• [AIM] Repeat each line exactly as it is written.

[Scene-based reasoning records]
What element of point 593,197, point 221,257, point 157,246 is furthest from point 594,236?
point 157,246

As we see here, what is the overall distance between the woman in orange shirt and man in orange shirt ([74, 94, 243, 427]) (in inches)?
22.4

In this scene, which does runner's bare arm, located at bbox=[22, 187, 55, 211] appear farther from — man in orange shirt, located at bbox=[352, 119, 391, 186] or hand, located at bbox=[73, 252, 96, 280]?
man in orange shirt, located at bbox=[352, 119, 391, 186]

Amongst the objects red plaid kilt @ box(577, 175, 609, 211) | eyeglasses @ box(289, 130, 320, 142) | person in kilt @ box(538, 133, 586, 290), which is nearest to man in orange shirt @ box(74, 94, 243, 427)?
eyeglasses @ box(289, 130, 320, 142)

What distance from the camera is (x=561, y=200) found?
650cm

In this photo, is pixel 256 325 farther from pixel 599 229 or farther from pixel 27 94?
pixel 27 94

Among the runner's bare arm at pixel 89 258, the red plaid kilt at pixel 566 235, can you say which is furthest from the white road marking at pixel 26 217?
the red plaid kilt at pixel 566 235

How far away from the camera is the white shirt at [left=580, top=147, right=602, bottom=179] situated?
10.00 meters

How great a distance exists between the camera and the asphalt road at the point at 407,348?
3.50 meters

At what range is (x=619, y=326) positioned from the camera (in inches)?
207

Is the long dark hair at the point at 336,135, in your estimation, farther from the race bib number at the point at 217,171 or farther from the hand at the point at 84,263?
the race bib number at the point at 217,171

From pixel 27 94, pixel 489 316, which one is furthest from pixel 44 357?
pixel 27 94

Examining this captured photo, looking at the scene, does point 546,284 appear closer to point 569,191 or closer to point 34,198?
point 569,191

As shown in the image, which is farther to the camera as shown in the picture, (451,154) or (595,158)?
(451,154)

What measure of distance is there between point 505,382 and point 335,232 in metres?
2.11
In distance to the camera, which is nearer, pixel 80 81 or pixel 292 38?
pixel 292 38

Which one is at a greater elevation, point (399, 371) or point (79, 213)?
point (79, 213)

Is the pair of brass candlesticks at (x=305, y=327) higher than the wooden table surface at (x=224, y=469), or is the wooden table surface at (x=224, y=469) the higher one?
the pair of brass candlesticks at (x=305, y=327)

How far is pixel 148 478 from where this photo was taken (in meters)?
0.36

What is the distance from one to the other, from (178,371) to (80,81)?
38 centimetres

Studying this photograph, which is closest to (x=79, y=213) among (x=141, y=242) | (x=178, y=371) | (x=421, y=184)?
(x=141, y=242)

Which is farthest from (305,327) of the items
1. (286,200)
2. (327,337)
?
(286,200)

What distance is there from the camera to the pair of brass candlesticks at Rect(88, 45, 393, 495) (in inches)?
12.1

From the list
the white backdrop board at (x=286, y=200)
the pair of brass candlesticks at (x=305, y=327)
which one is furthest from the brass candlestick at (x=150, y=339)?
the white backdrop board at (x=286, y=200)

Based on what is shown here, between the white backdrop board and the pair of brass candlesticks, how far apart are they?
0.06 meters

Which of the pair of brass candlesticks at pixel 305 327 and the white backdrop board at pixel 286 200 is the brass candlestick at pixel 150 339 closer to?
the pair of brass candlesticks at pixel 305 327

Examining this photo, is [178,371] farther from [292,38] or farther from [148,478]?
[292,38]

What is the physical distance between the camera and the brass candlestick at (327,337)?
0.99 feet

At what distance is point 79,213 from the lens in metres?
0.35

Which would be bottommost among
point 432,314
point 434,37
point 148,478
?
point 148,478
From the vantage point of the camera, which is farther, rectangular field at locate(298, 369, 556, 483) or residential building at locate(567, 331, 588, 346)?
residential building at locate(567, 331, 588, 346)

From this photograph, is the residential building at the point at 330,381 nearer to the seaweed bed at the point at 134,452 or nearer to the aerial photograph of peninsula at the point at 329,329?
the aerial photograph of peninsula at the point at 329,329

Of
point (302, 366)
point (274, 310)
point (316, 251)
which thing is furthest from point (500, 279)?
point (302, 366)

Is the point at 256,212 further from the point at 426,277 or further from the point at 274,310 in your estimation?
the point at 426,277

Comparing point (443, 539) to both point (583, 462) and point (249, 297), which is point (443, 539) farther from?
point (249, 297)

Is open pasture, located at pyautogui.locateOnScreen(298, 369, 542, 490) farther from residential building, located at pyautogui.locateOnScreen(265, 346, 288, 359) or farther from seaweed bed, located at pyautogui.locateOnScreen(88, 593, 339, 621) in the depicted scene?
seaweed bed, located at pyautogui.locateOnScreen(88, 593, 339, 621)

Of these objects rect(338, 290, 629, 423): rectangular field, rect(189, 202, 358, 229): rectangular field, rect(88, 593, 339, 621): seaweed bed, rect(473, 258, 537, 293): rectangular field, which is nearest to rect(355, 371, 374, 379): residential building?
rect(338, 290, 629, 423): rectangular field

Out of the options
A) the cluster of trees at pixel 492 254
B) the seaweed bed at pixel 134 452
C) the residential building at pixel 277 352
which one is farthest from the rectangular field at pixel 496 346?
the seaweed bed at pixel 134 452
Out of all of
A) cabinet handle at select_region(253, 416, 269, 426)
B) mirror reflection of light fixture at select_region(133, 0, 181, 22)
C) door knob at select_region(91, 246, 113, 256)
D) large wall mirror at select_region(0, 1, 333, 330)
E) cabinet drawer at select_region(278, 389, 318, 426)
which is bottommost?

• [RESPONSE BELOW]
What element of point 593,197, point 221,257, point 157,246 is furthest from point 594,236?
point 157,246

As we see here, what is the overall distance between the woman in orange shirt and man in orange shirt ([74, 94, 243, 427]) (in inches)?
22.4

In this scene, which does runner's bare arm, located at bbox=[22, 187, 55, 211] appear farther from — man in orange shirt, located at bbox=[352, 119, 391, 186] or hand, located at bbox=[73, 252, 96, 280]?
man in orange shirt, located at bbox=[352, 119, 391, 186]

Amongst the objects red plaid kilt @ box(577, 175, 609, 211) | eyeglasses @ box(289, 130, 320, 142) | person in kilt @ box(538, 133, 586, 290), which is nearest to man in orange shirt @ box(74, 94, 243, 427)?
eyeglasses @ box(289, 130, 320, 142)

What distance from the camera is (x=561, y=200) found?
650cm

In this photo, is pixel 256 325 farther from pixel 599 229 or farther from pixel 27 94?
pixel 27 94

Among the runner's bare arm at pixel 89 258, the red plaid kilt at pixel 566 235, can you say which is furthest from the white road marking at pixel 26 217?
the red plaid kilt at pixel 566 235

How far away from the camera is the white shirt at [left=580, top=147, right=602, bottom=179] situated?
10.00 meters

How great a distance exists between the camera and the asphalt road at the point at 407,348?
3.50 meters

At what range is (x=619, y=326) positioned from the camera (in inches)?
207

Is the long dark hair at the point at 336,135, in your estimation, farther from the race bib number at the point at 217,171 or farther from the hand at the point at 84,263?
the race bib number at the point at 217,171

From pixel 27 94, pixel 489 316, which one is furthest from pixel 44 357?
pixel 27 94

Examining this captured photo, looking at the scene, does point 546,284 appear closer to point 569,191 or closer to point 34,198?
point 569,191

As shown in the image, which is farther to the camera as shown in the picture, (451,154) or (595,158)?
(451,154)

What measure of distance is there between point 505,382 and point 335,232 in metres?
2.11
In distance to the camera, which is nearer, pixel 80 81 or pixel 292 38?
pixel 292 38

Which one is at a greater elevation, point (399, 371) or point (79, 213)?
point (79, 213)

Is the pair of brass candlesticks at (x=305, y=327) higher than the wooden table surface at (x=224, y=469), or is the wooden table surface at (x=224, y=469) the higher one?
the pair of brass candlesticks at (x=305, y=327)

How far is pixel 148 478 from where this photo was taken (in meters)?
0.36

What is the distance from one to the other, from (178,371) to (80,81)?
38 centimetres

Studying this photograph, which is closest to (x=79, y=213) among (x=141, y=242) | (x=178, y=371) | (x=421, y=184)?
(x=141, y=242)

Which is farthest from (305,327) of the items
1. (286,200)
2. (327,337)
?
(286,200)

What distance is there from the camera to the pair of brass candlesticks at Rect(88, 45, 393, 495) (in inches)?
12.1

From the list
the white backdrop board at (x=286, y=200)
the pair of brass candlesticks at (x=305, y=327)
which one is furthest from the brass candlestick at (x=150, y=339)?
the white backdrop board at (x=286, y=200)

Based on what is shown here, between the white backdrop board and the pair of brass candlesticks, how far apart are they?
0.06 meters

Which of the pair of brass candlesticks at pixel 305 327 and the white backdrop board at pixel 286 200 is the brass candlestick at pixel 150 339 closer to?
the pair of brass candlesticks at pixel 305 327

Examining this photo, is [178,371] farther from [292,38] or farther from [148,478]?
[292,38]

What is the physical distance between the camera and the brass candlestick at (327,337)?
0.99 feet

At what distance is point 79,213 from the lens in metres?
0.35

Which would be bottommost among
point 432,314
point 434,37
point 148,478
?
point 148,478
From the vantage point of the camera, which is farther, rectangular field at locate(298, 369, 556, 483) or residential building at locate(567, 331, 588, 346)?
residential building at locate(567, 331, 588, 346)

From this photograph, is the residential building at the point at 330,381 nearer to the seaweed bed at the point at 134,452 or nearer to the aerial photograph of peninsula at the point at 329,329?
the aerial photograph of peninsula at the point at 329,329

Of
point (302, 366)
point (274, 310)
point (316, 251)
which thing is furthest from point (500, 279)?
point (302, 366)

Is the point at 256,212 further from the point at 426,277 or further from the point at 274,310 in your estimation?
the point at 426,277

Comparing point (443, 539) to both point (583, 462) and point (249, 297), which is point (443, 539) farther from?
point (249, 297)

Is open pasture, located at pyautogui.locateOnScreen(298, 369, 542, 490) farther from residential building, located at pyautogui.locateOnScreen(265, 346, 288, 359) or farther from seaweed bed, located at pyautogui.locateOnScreen(88, 593, 339, 621) in the depicted scene?
seaweed bed, located at pyautogui.locateOnScreen(88, 593, 339, 621)

Of these objects rect(338, 290, 629, 423): rectangular field, rect(189, 202, 358, 229): rectangular field, rect(88, 593, 339, 621): seaweed bed, rect(473, 258, 537, 293): rectangular field, which is nearest to rect(355, 371, 374, 379): residential building?
rect(338, 290, 629, 423): rectangular field

Out of the options
A) the cluster of trees at pixel 492 254
B) the seaweed bed at pixel 134 452
C) the residential building at pixel 277 352
which one is farthest from the rectangular field at pixel 496 346?
the seaweed bed at pixel 134 452
Out of all of
A) cabinet handle at select_region(253, 416, 269, 426)
B) mirror reflection of light fixture at select_region(133, 0, 181, 22)
C) door knob at select_region(91, 246, 113, 256)
D) large wall mirror at select_region(0, 1, 333, 330)
E) cabinet drawer at select_region(278, 389, 318, 426)
which is bottommost?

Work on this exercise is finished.